By having formalised factions, such misunderstanding would have been eliminated.
It takes a complete ignorance of politics to classify Peter Reith as a moderate: I'm surprised he hasn't sued the lazier members of the press gallery who've described him thus. It is fair to say, however, that Reith was tough enough to take the rough-and-tumble of political debate and that he did not shut up when Minchin got all jittery about Controversy. Every time Reith opened his mouth you can imagine Minchin wringing his hands and fretting and taking soundings from his buddies in the ALP who told him what his attitude should be. The ructions of this week over the Liberal Presidency go way back: as a conservative leader, Minchin could handle a moribund pensioner like Alan Stockdale, but not the bumptious Reith.
The fact that Tony Abbott felt that he'd "better" vote for Stockdale and wave his vote around like some gutless Paul Howes acolyte shows that he's not the guy to rise above the factionalism that got him where he is. I'm trying to remember the last Opposition Leader who was in thrall to his own chief of staff and her husband. Showing your vote is the sort of thing that happens in nakedly factional organisations: as personal behaviour within the polite circles of the Liberal Party goes, it's about as indecent as dropping your pants. It shows why Minchin's factionalism dream just won't fly, and the idea of a closed inner-party will only repel prospective members. Even Niki Savva made the startling admission that Abbott can't make the transition from stuntman to statesman.
Eventually, the Liberal Party will grow deeply weary of opposition. They will start to come up with concrete alternative ideas to those being put by the Labor government, and will tire of the insistence of happy-little-Minchinites that no policy is good policy. They may even come up with ideas that appeal to those who have voted Liberal in the past and are open to doing so again; people who today are appalled at Tony Abbott and want him well away from the levers of government.

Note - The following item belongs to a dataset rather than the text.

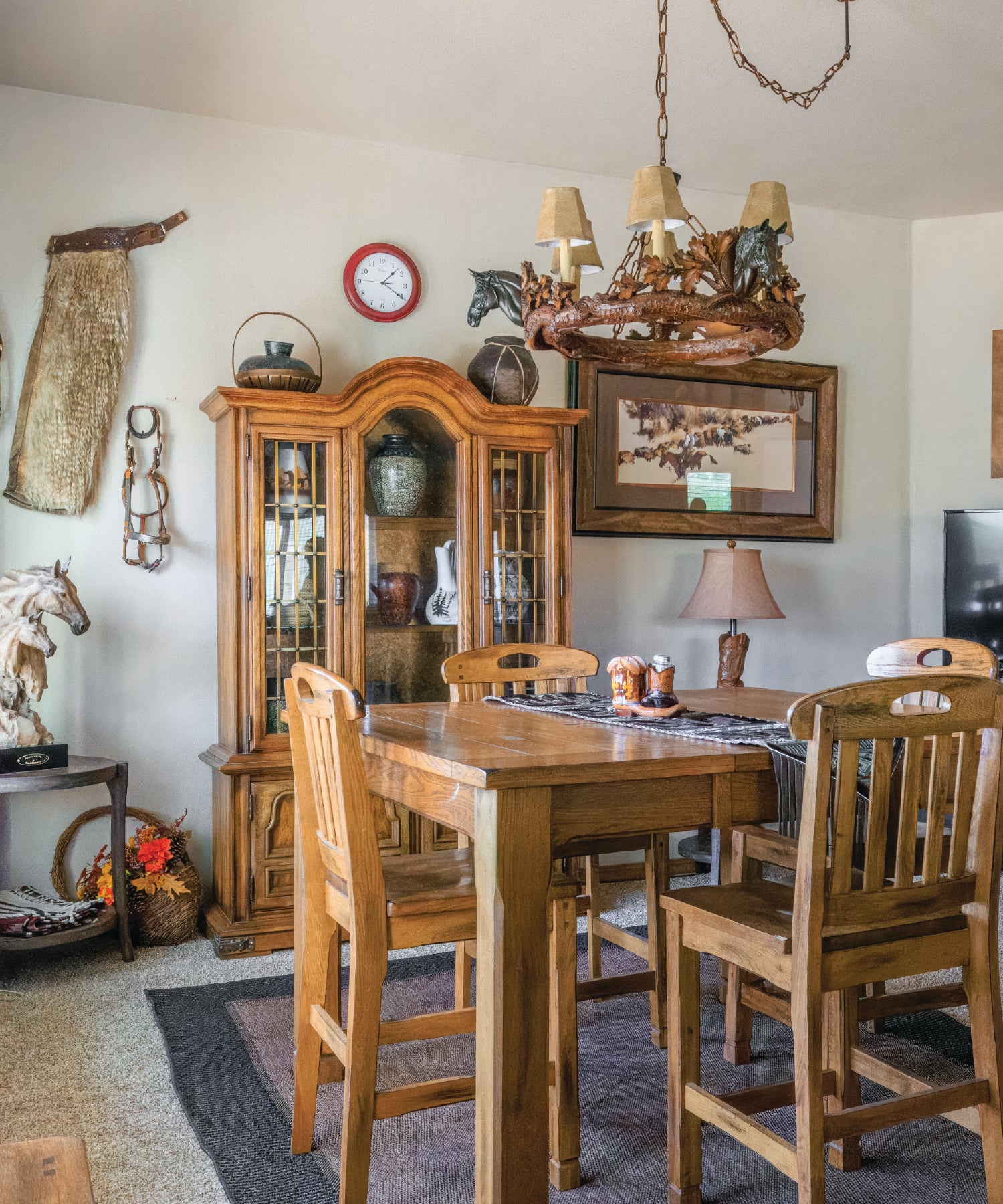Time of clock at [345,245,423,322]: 1:20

First they ignore you, then they ridicule you, then they fight you, then you win.Yeah, but first you've got to get something for which to fight. Then you have to learn how to fight.
- Mohandas K. Gandhi, who never voted Liberal in his life
Some good people will cop it in the neck during the dark times of the right-whinge ascendancy, but eventually there will be some Liberals will stand up and say enough. That battle is not yet joined, however. Turnbull lacks the organisational nous and the patience to hunt down Minchinites and root them out. Joe Hockey has both those qualities but too few others to win a drawn-out battle and drag the party to government. It won't even begin until the Liberals lose the next election (and I don't care what today's polls say, they will).